— REQUIRED WORK —
Retype exactly the lines that run from the line with "class: Mammalia" to the final line of the entries, keeping both ends and nothing else.

[Records drawn from a dataset]
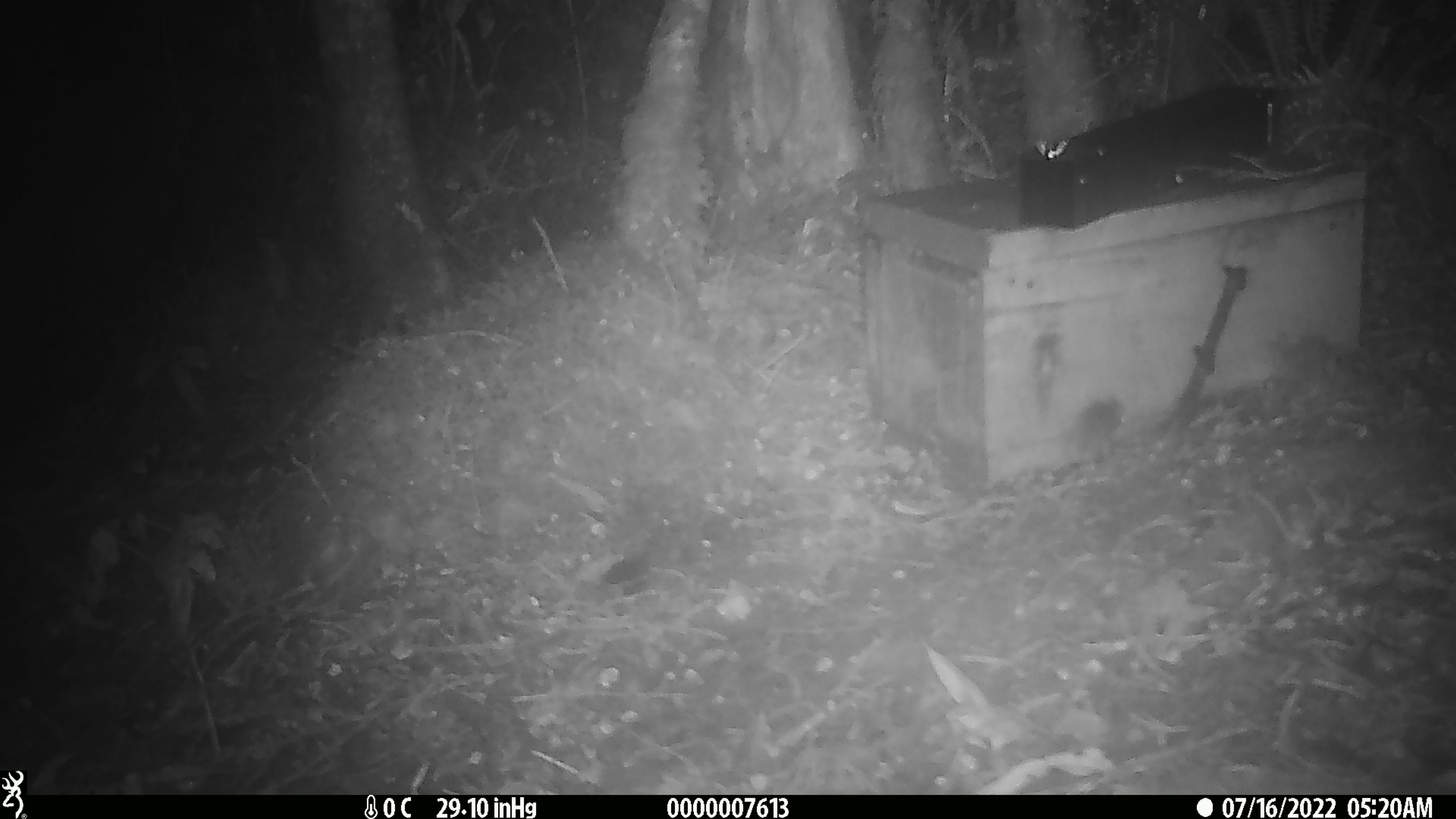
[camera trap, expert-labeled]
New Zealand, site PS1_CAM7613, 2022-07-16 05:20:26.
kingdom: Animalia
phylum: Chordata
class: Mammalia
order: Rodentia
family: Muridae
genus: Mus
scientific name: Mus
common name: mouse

— REPLY TO THE TASK —
class: Mammalia
order: Rodentia
family: Muridae
genus: Mus
scientific name: Mus
common name: mouse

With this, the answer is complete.